**DOCUMENT TEXT**
>> start

I’ve had something on my mind about wedding expectations and the importance of realness.
I said in the beginning I’d never shoot weddings. Too stressful, too important, too much pressure. And then I shot my first one and drove home on this high you can’t replicate. I love the fast paced creativity coupled with documenting people in a once in a lifetime setting. I love the people and the moments the past 3 years have brought into my life.
What’s hard to explain though, is how much I take this job home with me. I mean, I literally work from home. When I started 3 years ago, I just thought this would be a more social job than sitting in a studio all day by myself. (Turns out there’s still a lot of that). But I’ve gotten to know so many people’s stories. And when I find out I got the last pictures of someone before a terrible accident, or I see someone through a stressful family situation, it’s much more than taking pictures. I edit frame by frame, remembering too. And honestly, I take pride in the fact that I’ve even grown to be friends with some of my couples.

>> end

**WHAT IS BEING ASKED**
Answer these questions using the post about wedding photography above.
(a) What did the writer say in the beginning about shooting weddings?
(b) How many years ago did the writer start?
(c) What kind of job did the writer expect this to be compared with sitting in a studio all day alone?

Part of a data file
>> start

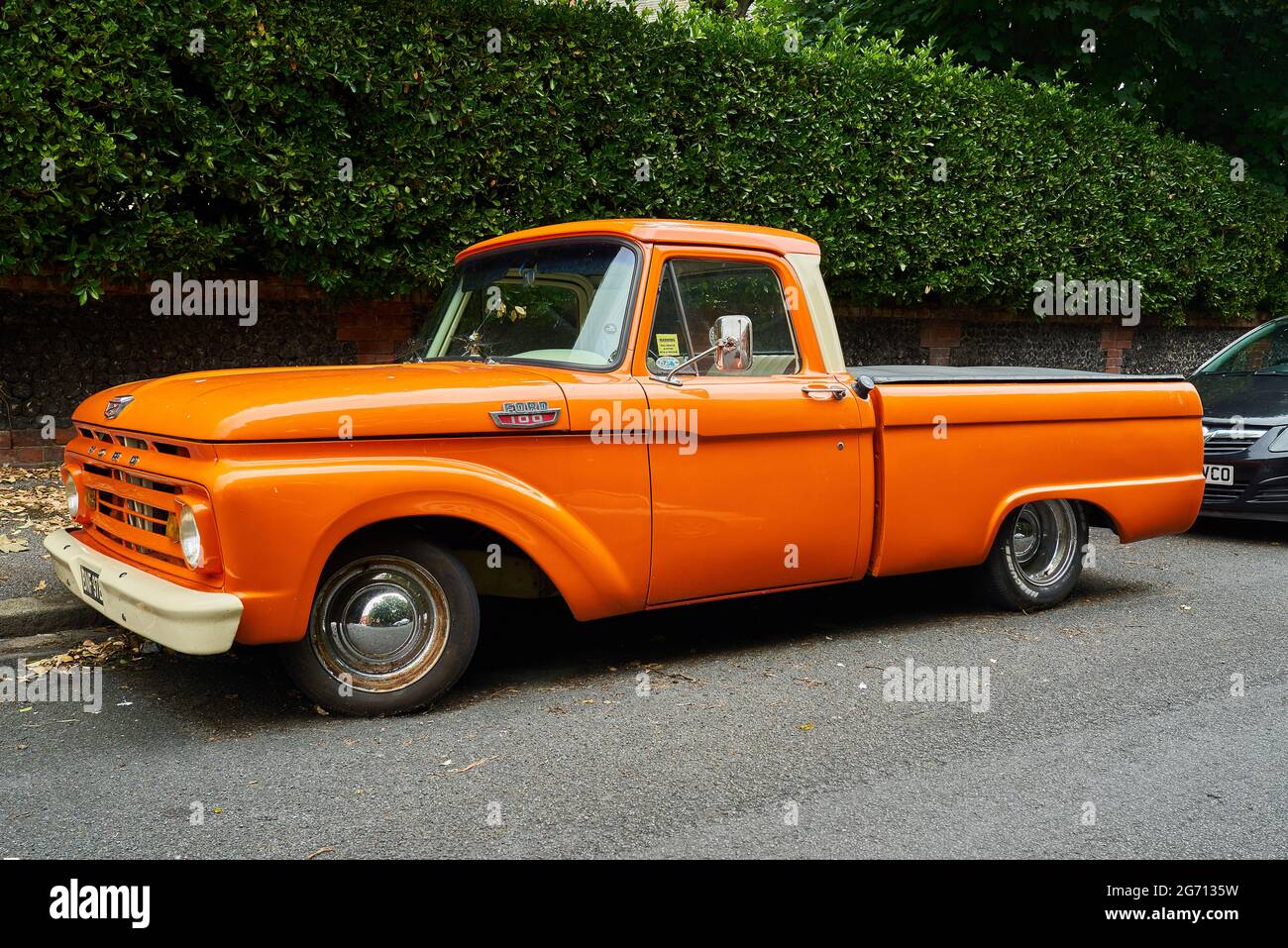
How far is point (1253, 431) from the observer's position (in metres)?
8.89

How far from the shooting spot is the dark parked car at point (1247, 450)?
28.6 ft

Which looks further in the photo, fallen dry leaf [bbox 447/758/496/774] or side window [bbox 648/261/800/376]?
side window [bbox 648/261/800/376]

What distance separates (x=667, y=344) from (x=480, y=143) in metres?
4.78

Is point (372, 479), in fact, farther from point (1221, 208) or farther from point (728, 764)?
point (1221, 208)

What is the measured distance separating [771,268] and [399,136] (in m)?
4.41

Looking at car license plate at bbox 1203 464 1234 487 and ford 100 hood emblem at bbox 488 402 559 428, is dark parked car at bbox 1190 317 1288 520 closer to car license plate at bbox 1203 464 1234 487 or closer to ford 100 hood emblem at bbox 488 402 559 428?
car license plate at bbox 1203 464 1234 487

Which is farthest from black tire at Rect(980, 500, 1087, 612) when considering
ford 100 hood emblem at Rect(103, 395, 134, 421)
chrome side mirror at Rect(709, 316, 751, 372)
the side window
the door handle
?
ford 100 hood emblem at Rect(103, 395, 134, 421)

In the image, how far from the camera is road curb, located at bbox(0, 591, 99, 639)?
5.45 meters

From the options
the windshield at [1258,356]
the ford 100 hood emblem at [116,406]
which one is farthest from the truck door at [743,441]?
the windshield at [1258,356]

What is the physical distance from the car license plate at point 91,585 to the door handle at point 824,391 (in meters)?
3.06

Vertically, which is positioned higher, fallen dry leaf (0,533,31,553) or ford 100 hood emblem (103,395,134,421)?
ford 100 hood emblem (103,395,134,421)

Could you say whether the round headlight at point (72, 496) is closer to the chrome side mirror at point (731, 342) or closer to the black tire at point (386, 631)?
the black tire at point (386, 631)

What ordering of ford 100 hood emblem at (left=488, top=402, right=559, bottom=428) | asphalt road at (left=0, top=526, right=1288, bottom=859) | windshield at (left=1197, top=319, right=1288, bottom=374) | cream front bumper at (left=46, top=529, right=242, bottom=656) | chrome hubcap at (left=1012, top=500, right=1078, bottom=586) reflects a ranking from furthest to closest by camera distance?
windshield at (left=1197, top=319, right=1288, bottom=374), chrome hubcap at (left=1012, top=500, right=1078, bottom=586), ford 100 hood emblem at (left=488, top=402, right=559, bottom=428), cream front bumper at (left=46, top=529, right=242, bottom=656), asphalt road at (left=0, top=526, right=1288, bottom=859)

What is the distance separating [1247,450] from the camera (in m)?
8.83
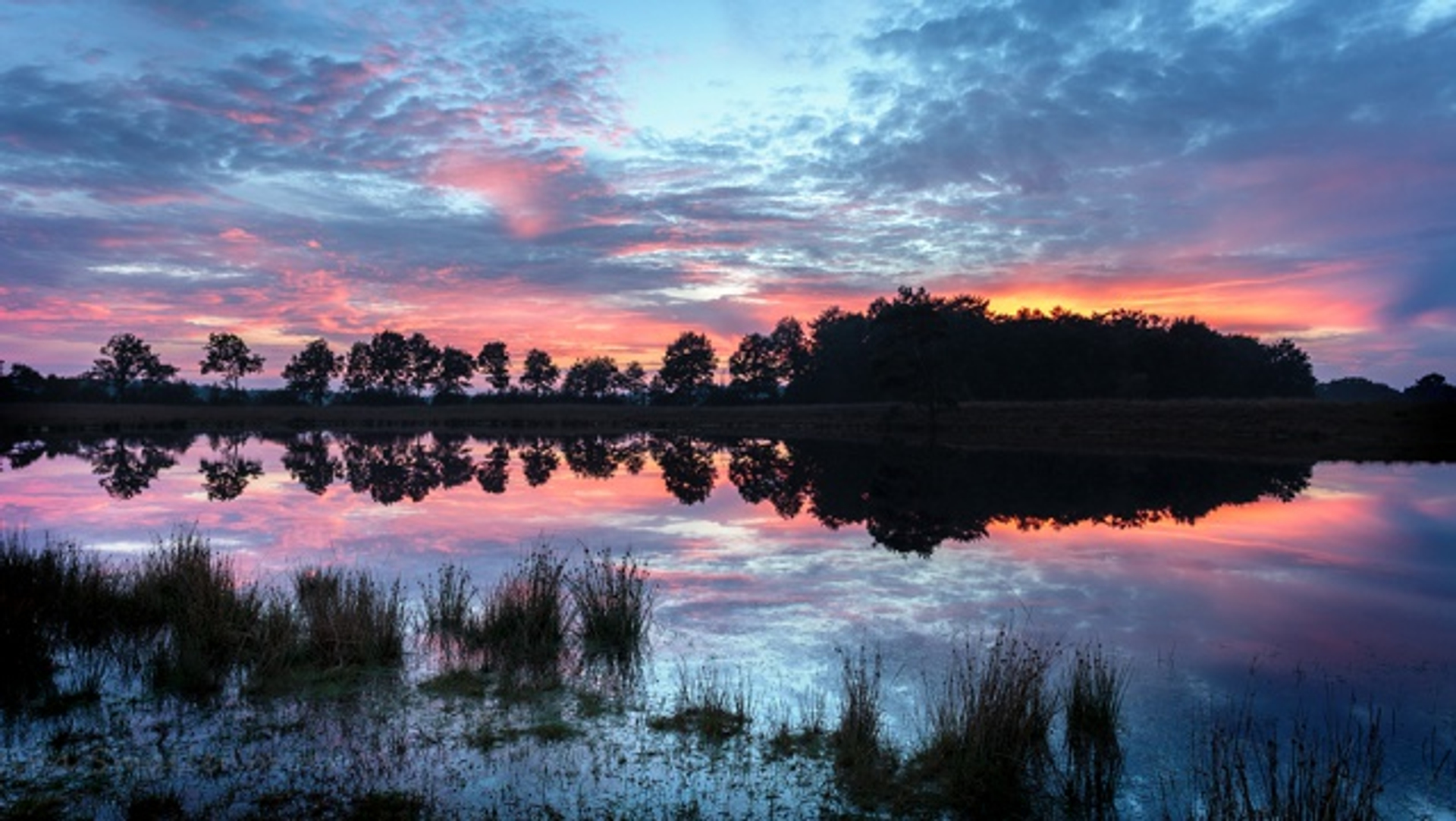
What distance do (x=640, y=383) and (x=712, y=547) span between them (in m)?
171

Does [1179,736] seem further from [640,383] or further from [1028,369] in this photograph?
[640,383]

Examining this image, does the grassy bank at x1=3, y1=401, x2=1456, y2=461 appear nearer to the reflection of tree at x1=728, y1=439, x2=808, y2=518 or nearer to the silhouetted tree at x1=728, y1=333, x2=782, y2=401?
the reflection of tree at x1=728, y1=439, x2=808, y2=518

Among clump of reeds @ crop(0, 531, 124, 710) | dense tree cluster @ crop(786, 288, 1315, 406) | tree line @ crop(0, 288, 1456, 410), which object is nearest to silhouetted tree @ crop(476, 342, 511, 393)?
tree line @ crop(0, 288, 1456, 410)

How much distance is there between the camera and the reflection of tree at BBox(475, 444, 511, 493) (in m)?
35.4

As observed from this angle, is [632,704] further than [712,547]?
No

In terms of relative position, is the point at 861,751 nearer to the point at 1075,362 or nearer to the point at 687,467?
the point at 687,467

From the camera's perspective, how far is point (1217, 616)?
14617 millimetres

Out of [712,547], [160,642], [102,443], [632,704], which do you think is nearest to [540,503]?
[712,547]

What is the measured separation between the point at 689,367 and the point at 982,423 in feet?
310

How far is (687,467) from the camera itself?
1815 inches

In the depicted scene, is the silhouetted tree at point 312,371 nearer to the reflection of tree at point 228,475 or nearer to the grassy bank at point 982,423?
the grassy bank at point 982,423

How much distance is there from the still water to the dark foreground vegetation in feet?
1.85

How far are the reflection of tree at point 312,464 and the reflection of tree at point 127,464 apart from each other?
19.9 ft

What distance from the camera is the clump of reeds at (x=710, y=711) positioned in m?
8.82
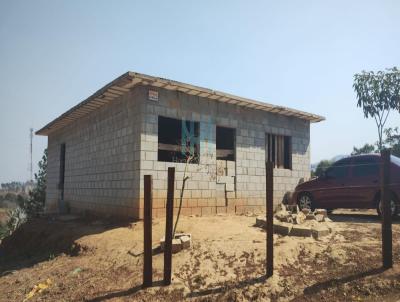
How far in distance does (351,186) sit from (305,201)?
161 cm

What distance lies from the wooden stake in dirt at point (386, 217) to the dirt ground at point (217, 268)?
0.21 meters

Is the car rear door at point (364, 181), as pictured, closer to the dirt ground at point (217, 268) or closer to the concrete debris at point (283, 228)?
the dirt ground at point (217, 268)

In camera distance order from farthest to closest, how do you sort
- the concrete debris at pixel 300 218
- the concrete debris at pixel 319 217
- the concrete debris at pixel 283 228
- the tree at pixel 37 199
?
the tree at pixel 37 199, the concrete debris at pixel 319 217, the concrete debris at pixel 300 218, the concrete debris at pixel 283 228

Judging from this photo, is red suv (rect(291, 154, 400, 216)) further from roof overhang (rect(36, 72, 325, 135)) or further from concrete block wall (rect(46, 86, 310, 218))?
roof overhang (rect(36, 72, 325, 135))

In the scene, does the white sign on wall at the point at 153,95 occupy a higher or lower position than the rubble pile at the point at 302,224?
higher

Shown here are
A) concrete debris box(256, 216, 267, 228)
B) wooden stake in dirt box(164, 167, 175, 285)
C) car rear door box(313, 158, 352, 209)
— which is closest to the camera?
wooden stake in dirt box(164, 167, 175, 285)

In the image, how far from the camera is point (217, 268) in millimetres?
5840

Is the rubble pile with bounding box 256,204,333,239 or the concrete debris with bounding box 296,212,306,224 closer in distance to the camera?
the rubble pile with bounding box 256,204,333,239

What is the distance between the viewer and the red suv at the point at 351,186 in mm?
9331

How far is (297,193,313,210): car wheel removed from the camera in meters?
11.1

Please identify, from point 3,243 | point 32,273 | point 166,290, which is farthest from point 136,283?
point 3,243

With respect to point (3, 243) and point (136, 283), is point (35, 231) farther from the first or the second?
point (136, 283)

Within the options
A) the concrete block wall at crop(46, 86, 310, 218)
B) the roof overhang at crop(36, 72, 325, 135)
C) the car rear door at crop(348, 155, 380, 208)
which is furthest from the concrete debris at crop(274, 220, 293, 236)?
the roof overhang at crop(36, 72, 325, 135)

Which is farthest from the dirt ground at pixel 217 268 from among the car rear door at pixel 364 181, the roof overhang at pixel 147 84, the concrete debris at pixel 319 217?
the roof overhang at pixel 147 84
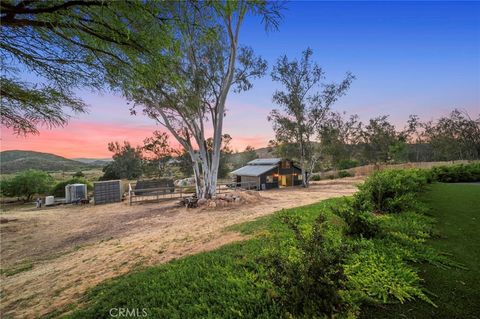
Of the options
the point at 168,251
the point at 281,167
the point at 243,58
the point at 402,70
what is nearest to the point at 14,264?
the point at 168,251

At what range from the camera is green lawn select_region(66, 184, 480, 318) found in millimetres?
2059

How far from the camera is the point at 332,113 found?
25734 mm

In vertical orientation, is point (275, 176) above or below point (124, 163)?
below

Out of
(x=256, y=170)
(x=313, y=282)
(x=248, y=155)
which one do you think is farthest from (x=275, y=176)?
(x=248, y=155)

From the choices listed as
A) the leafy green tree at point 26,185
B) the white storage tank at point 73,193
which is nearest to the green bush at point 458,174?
the white storage tank at point 73,193

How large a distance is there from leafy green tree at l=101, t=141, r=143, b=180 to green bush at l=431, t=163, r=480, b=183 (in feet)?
153

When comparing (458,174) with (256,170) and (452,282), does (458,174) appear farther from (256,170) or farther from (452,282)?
(256,170)

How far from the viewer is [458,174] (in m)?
13.4

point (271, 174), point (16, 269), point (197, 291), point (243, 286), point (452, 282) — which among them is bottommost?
point (16, 269)

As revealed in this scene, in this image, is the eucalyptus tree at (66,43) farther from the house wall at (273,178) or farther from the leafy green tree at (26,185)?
the leafy green tree at (26,185)

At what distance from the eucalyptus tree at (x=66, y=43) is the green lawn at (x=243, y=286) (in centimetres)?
304

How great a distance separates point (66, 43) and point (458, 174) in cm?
2057

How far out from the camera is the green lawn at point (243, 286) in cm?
206

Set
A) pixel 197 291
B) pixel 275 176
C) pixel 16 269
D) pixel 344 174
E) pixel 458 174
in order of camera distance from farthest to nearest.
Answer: pixel 344 174 → pixel 275 176 → pixel 458 174 → pixel 16 269 → pixel 197 291
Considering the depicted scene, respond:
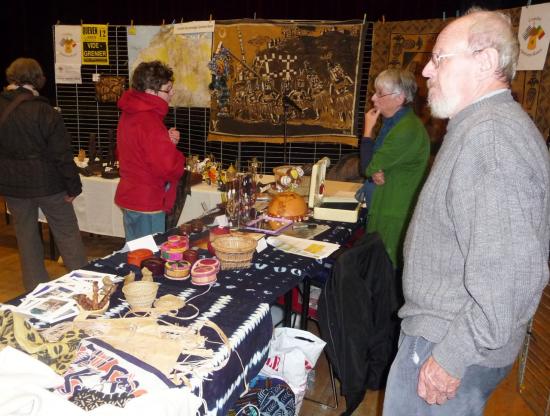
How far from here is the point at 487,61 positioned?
109 centimetres

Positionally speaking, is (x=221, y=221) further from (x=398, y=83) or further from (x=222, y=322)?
(x=398, y=83)

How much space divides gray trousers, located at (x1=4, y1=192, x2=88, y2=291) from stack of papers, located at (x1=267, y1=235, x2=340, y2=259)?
1.50m

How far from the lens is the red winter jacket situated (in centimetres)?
250

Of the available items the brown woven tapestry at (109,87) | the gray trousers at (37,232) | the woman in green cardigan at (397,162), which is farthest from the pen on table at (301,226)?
the brown woven tapestry at (109,87)

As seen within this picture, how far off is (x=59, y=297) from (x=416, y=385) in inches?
43.5

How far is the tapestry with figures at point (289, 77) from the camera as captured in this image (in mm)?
4000

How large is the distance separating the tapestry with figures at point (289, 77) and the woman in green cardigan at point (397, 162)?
1.47 metres

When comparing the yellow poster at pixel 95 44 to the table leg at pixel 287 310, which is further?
the yellow poster at pixel 95 44

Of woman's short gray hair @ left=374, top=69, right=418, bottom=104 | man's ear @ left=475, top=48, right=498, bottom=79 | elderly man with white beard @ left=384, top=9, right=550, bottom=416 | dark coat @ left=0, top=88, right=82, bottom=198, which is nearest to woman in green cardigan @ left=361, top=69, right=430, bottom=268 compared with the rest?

>> end

**WORKED ANSWER**
(a) The writer said they would never shoot weddings.
(b) Three years ago.
(c) A more social job.